Pareille nomenclature prenait l'allure d'énoncé au micro d'une liste de joueurs. Mais aussi d'énumération des mauvais payeurs dans la gueule de Killer Donald quand, au siège de l'Alliance atlantique, il incarnait Agamemnon pour tancer les vassaux convives, coupables de ne point honorer les 2 (par son caprice devenus 4) % de PIB requis pour leurs pyrotechnies guerrières, s'il n'est plus d'autre feu sacré...

(Qui sont la Clytemnestre et l'Iphigénie de Killer Donald ?)

Cent ans après la Der des Ders, le même système cannibale planifie ses ripailles de cadavres sous d'autres oripeaux, toujours plus conviviaux. Quelle main à plume serait-elle encore assez peu complice pour s'y opposer, depuis que Ménélas a pris les traits de Baby Mac pour assurer caution intellectuelle aux mandibules et dards des armées impériales traquant le roi Priam sur tous les fronts du globe ?...

(Qui est l'Hélène de Baby Mac ? Son Pâris lui serait-il un jour Paris ?)

Que serait l'hégémonie militaire au service de la tyrannie financière, sans une parfaite coercition idéologique ? La décérébration des foules requiert une connivence des fétichismes du football et de la littérature. Survivrait-il un écrivain qu'il évoquerait le sort d'Hector et Andromaque, mais la menace est aussi insignifiante qu'un système de signes ayant imposé l'absence de sens.
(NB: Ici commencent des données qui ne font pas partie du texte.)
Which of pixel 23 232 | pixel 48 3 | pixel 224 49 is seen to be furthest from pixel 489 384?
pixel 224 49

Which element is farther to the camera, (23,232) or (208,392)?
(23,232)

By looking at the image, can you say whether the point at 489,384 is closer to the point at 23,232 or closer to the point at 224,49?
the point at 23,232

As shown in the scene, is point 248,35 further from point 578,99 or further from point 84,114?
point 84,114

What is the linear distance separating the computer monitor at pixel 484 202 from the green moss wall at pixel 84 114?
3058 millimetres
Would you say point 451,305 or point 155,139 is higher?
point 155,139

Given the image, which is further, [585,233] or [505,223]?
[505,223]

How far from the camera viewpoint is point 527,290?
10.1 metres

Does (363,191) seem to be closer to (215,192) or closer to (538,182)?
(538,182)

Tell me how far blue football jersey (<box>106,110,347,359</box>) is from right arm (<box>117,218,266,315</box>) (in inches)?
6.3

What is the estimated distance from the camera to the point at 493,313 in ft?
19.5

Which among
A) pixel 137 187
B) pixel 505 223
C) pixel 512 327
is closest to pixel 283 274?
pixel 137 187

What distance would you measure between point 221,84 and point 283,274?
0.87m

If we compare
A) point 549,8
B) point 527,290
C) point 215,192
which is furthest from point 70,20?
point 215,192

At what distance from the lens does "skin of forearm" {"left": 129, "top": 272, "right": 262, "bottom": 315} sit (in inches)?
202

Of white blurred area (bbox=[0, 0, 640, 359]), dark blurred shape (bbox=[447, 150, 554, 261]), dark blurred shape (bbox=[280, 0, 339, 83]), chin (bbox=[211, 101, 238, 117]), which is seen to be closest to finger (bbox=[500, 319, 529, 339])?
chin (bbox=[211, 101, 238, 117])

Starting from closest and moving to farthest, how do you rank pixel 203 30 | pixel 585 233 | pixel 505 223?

L'ensemble des représentations autorisées doit chuter à un niveau primaire, pour que le discours de la domination se résume à l'affirmation selon laquelle rien ne sert plus les intérêts des dominés que leur soumission sans condition...

De sorte que le Capo dei Capi, descendant du Capitole sur la capitale européenne, de pied en cape caparaçonné en Godfather de Kapitotal, ne doive plus affronter le moindre soupçon d'opposition mais que tous obéissent aux ordres donnés par les gangs de l'armement réclamant un pourcentage accru sur les budgets publics du vieux continent...

(N'est-il pas stupéfiant que la totalité des agents de la tour Panoptic ait omis dans ses commérages, papotages et radotages consacrés à sa descente sur Bruxelles, de commenter l'extraordinaire affirmation de Killer Donald : « Je suis un génie stable »?)

Dans une guerre mondiale de la valeur où chaque prédateur arrache autant de proies que lui permettent ses organes offensifs et carapaces défensives, c'est un appareil digestif qui s'exprime par ses apparences de têtes. Où sont passées les anciennes facultés critiques de l'opinion publique ? La régression psychique est telle que toutes les manœuvres politiques, aux ordres d'instances économiques, relèvent d'un éthos purement naturel et biologique, au prix de la destruction d'une éthique jadis ancrée dans la culture et ses infinies dimensions symboliques...

Il ne se propage donc plus qu'une seule idéologie. Que ce soit le poste de titulaire s'identifiant à un numéro sur une vareuse, la primauté dans les chiffres de vente en librairie ou la direction des trafics planétaires, il s'agit d'être leader sur un marché. Ce qu'ont enregistré jusqu'aux enfants des rues de Kinshasa, décrits par In Koli Jean Bofane...

Ceux dont les châteaux sont fondés dans les nuages ont toujours été du parti des chaumières contre les seigneurs de la guerre. Si l'on n'ose imaginer un monde suscitant plus de passions pour la Sphère ouverte par les vrais livres que pour un ballon rond, du moins n'est-il point trop extravagant d'envisager possible une société ne condamnant pas les idéaux des chevaleries errantes, aux origines de la littérature...

Naguère se poursuivait un Graal, de nos jours aux mains des sponsors. Baby Mac s'en empare ? L'aède sphérise de siècle en siècle. Son ombre lumineuse plane sur les sunlights, illusions de soleils projecteurs de ténèbres.